**Provided text**
Internet Security Research Paper Starter

Internet Security

(Research Starters)

The Internet has revolutionized the way that many companies do business. However, Internet use is not without its risks. Cyber crime is on the rise and its potential consequences can be disastrous for both the individual and the organizational victim. Internet security is an increasing problem, and there are a number of types of computer crimes to which an organization may be susceptible if sufficient security measures are not in place. However, an enterprise can make cyber crime more difficult and thereby become a less desirable target. In the end, however, it is important to remember that no computer that is connected to the Internet is completely secure. However, for many businesses, not using the Internet is poor corporate strategy. Therefore, Internet security must be taken into account in the enterprise's strategic plan and sufficient resources given to maximizing the system's security.

Keywords Cyber Crime; Encryption; Enterprise; Firewall; Hacker; Risk; Security; Virus

Business Information Systems: Internet Security


The Internet has become an integral part of many lives in the industrialized world of the twenty-first century. One can communicate with friends and family almost instantaneously through e-mail and pass along text messages as well as documents, photographs, and audio/video clips. The Internet also provides an inexpensive way to connect people together at short or long distances for voice conversations and even allows people to see each other while talking. One can shop and compare costs and features of products or can gather information to better understand a medical condition or other topic of interest. One can book hotel rooms as well as airline tickets. Banking, grocery shopping, and purchasing sports and theater tickets can all be done online. The proliferation of information on the Internet makes it possible to research and compare similar products and features as well as obtain the best price available on electronics, furniture, books, and more in minutes rather than in hours or days from the comfort of one's own home.

The Internet has not just made life easier for the individual. These same features make it popular with businesses eager to keep up in the global marketplace and have revolutionized the way that many companies do business. Sometimes organizations use local area networks that link multiple local computers to each other and various peripheral devices, metropolitan area networks that link computers over citywide distances at higher speeds than local area networks, or wide area networks that link multiple computers that are widely dispersed and use high speed, long distance communications networks or satellites to transmit and receive data. However, many companies also use the Internet to do business on a wider scale. The Internet has contributed to the modern trend toward globalization so that businesses no longer operate only locally or nationally, but internationally as well.

Security Risk

Although the Internet has expanded the capabilities of many businesses, its use is not without risk. Without adequate safeguards in place, networked computers are open to attacks not only from within the company, but from external hackers as well. Breaches of security can affect the validity of data and conclusions, the reliability of processes, and harm not only the organization's reputation and ability to do business, but the customer's security and safety as well. Hackers can access sensitive information or alter or corrupt software programs so that they produce invalid results or so that the system becomes unreliable and unusable. The impact of security breaches on the customer can range from false charges on credit cards to unauthorized access to sensitive information or even identity theft of the individuals whose data are contained in the databases. Complete identities comprising birthdates, social security numbers, and credit card and bank account numbers are being increasingly targeted by hackers since they are worth so much more. In 2013, it was reported that individual credit card numbers were worth between $4 and $8 whereas complete identities were worth between $25 and $40 to the cyber criminal. For just under $300, a cyber criminal can purchase the stolen credentials for a bank account ("Report on Commodities Value in the Cyber Criminal Underground Market,” 2013).

**Work item A**
Copy the passage from the Internet security text word for word, starting at "The Internet has not" and ending after "internationally as well.".
**Work item B**
In the Internet security text, how much were complete identities worth to a cyber criminal in 2013?

**Available data**
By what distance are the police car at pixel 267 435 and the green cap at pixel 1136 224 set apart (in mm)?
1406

...

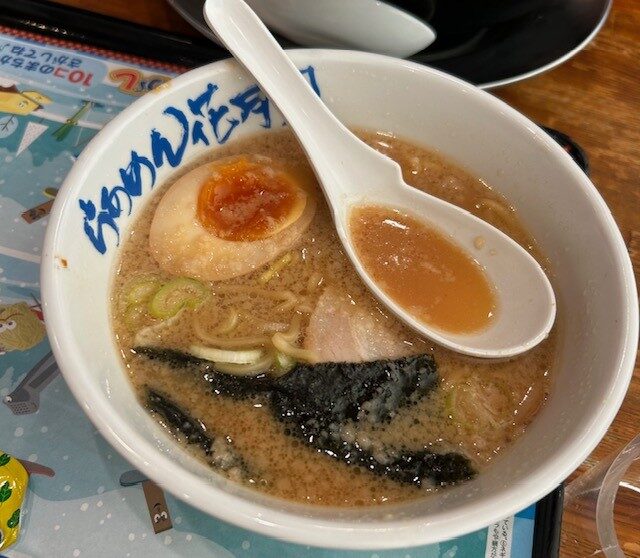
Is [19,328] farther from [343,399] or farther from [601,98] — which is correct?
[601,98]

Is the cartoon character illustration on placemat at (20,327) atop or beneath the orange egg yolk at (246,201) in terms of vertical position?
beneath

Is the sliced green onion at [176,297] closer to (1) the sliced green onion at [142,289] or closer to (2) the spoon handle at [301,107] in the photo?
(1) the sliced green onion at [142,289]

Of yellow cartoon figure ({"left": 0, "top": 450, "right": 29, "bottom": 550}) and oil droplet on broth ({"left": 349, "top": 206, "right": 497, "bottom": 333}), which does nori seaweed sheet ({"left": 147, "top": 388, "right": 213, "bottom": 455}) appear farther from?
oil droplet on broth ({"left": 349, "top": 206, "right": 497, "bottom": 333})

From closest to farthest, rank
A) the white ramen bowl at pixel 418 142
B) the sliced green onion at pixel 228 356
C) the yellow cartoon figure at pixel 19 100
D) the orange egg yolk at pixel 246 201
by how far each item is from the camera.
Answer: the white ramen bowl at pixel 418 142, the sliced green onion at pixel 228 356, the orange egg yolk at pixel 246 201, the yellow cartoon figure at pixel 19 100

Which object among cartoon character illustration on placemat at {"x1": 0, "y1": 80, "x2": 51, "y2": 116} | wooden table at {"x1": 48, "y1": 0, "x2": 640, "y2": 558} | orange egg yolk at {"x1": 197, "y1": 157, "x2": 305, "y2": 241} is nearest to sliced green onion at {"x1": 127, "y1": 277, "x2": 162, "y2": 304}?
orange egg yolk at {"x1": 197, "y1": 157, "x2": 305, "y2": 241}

* * *

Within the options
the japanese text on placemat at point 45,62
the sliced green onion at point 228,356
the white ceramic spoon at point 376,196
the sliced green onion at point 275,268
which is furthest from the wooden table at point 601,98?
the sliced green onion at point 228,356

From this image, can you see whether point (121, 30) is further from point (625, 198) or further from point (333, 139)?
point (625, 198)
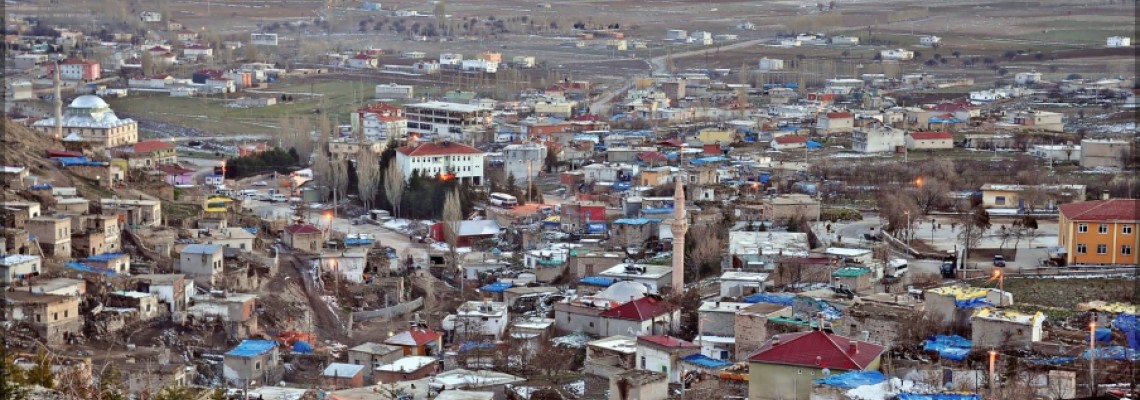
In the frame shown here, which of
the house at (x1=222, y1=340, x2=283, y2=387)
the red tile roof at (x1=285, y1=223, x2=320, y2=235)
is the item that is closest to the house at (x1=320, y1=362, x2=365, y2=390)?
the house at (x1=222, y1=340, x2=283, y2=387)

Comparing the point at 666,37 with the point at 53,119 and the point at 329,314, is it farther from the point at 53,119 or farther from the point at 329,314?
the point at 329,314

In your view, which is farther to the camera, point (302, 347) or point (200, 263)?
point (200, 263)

**Answer A**
The Internet has not just made life easier for the individual. These same features make it popular with businesses eager to keep up in the global marketplace and have revolutionized the way that many companies do business. Sometimes organizations use local area networks that link multiple local computers to each other and various peripheral devices, metropolitan area networks that link computers over citywide distances at higher speeds than local area networks, or wide area networks that link multiple computers that are widely dispersed and use high speed, long distance communications networks or satellites to transmit and receive data. However, many companies also use the Internet to do business on a wider scale. The Internet has contributed to the modern trend toward globalization so that businesses no longer operate only locally or nationally, but internationally as well.

**Answer B**
Between $25 and $40.